I started my career at T-Mobile as a Credit Risk Modeller, building behavioural and application scorecards. KPMG was the more defining role, where I advised financial institutions on credit portfolio and risk management, regulatory change, and enterprise lending transformation. It gave me an early appreciation for how differently banks think about risk versus how consultants and software vendors think about solving it. That gap, between what institutions genuinely need and what they get, became a thread I kept pulling.
From KPMG I moved to Lloyds Banking Group as a Portfolio Manager, then back to the vendor side with Moody's Analytics and eventually Quantexa, where I led the Global Risk Solutions team. Across all of it, whether advising a bank, working inside one, or selling into them, the question was always the same: how can I help the institution solve a real problem.
Working in my family business and at a T-Mobile store during university confirmed something early: my strength is in helping customers, solving their problems, and giving them the best service possible. Client-facing roles are where I do my best work.
When I met the GX team, what stood out was the foresight the co-founders had eleven years ago, building something that has only become mainstream with the rise of agents and generative AI. This is not a product built in the abstract. It was built with financial institutions, over a decade, on credit data and regulatory context that generic AI vendors never engage with. It is fully deployed and embedded, not in testing.
As Chief Growth Officer, my job is to connect GX's capability to the institutions that need it most. That means working closely with CROs, portfolio management, and risk leadership teams, understanding where their monitoring genuinely falls short, and making sure GX earns its place in their stack through evidence, not through a pitch.
Financial institutions are at an inflection point. Those that move early on risk-specialised AI will have a structural advantage. Those that wait will feel it in their books. I joined GX because what has been built here aligns closely with where financial services is heading, and because this is the right moment to help shape that commercially.
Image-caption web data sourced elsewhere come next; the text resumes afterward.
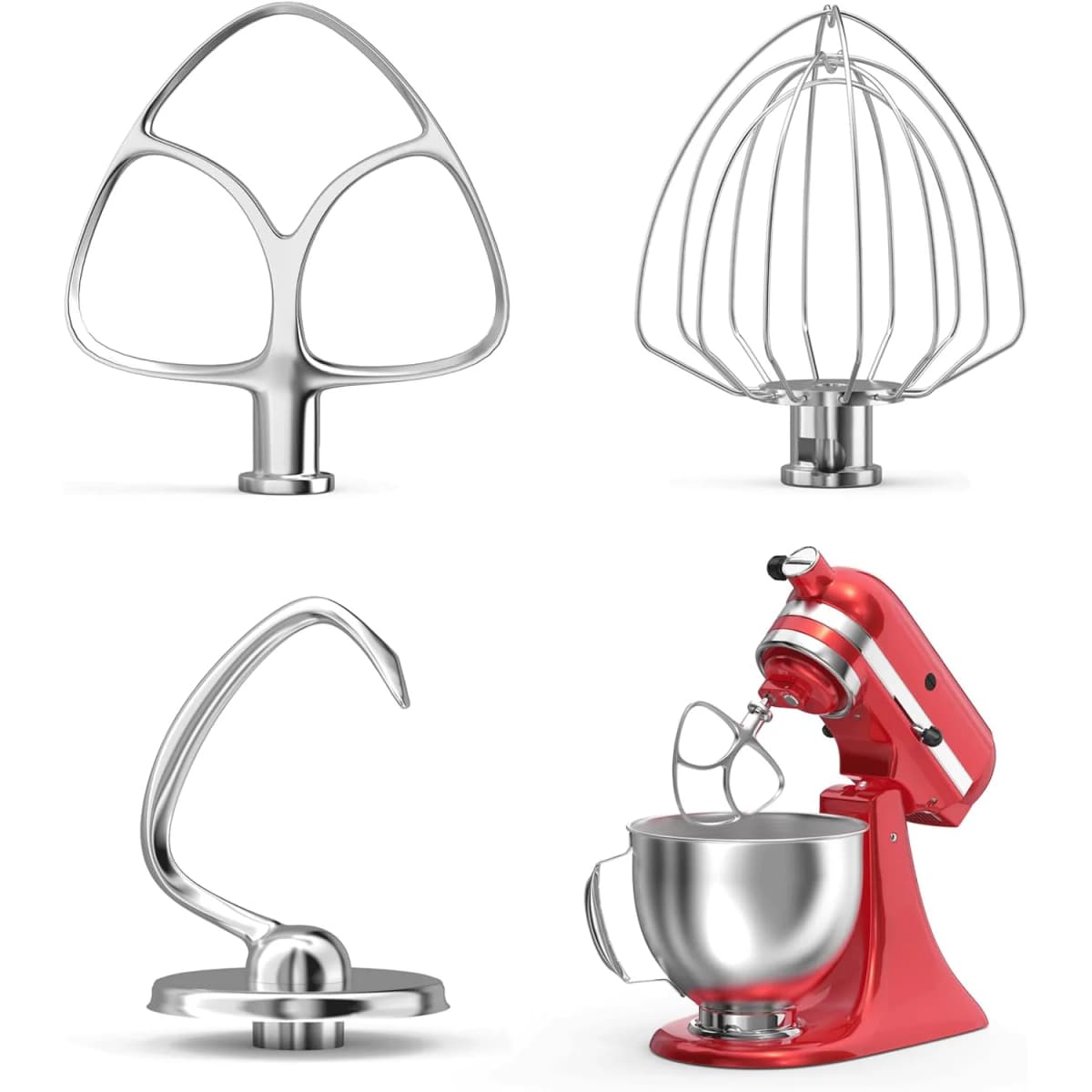 Stainless Steel 3-Piece Mixer Attachment Set for KitchenAid 4.5-5QT Tilt-Head, Flat Beater, Dough Hook, K45WW Wire Whip, Baking Essential Kit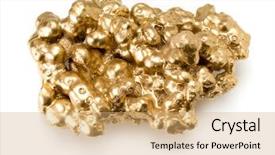  Presentation with gold nugget - Colorful presentation design enhanced with gold nugget isolated on white backdrop and a coral colored foreground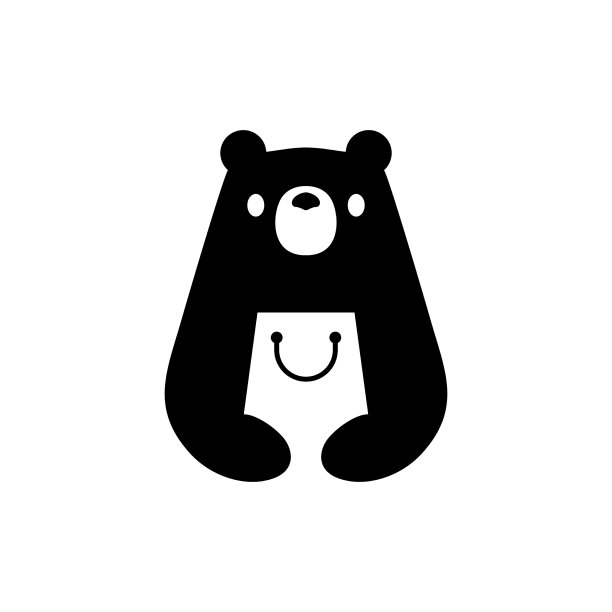 熊店购物袋负空间标志图标图片下载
I am looking for financial institutions that treat AI and data as strategic growth enablers rather than compliance tools, and executive teams ready to modernise lending, underwriting, risk assessment, and portfolio monitoring meaningfully. The right partners are typically Tier 1 and Tier 2 commercial or development banks investing in AI-led transformation, where budgets are tied to measurable outcomes rather than procurement cycles. Strong sponsorship from a CRO, CDO, or Head of Portfolio Management makes a significant difference from day one.
A great partnership starts with clarity: shared objectives, defined KPIs, and an honest conversation about existing challenges and legacy constraints. What I look for is a collaborative working model, a commitment to iterative delivery, and a willingness to think beyond Phase 1.
The signals that tell me a risk team is genuinely ready are usually straightforward. They articulate specific pain points rather than asking for AI in the abstract, there is executive urgency around efficiency and decision quality, and conversations move quickly from theory to implementation.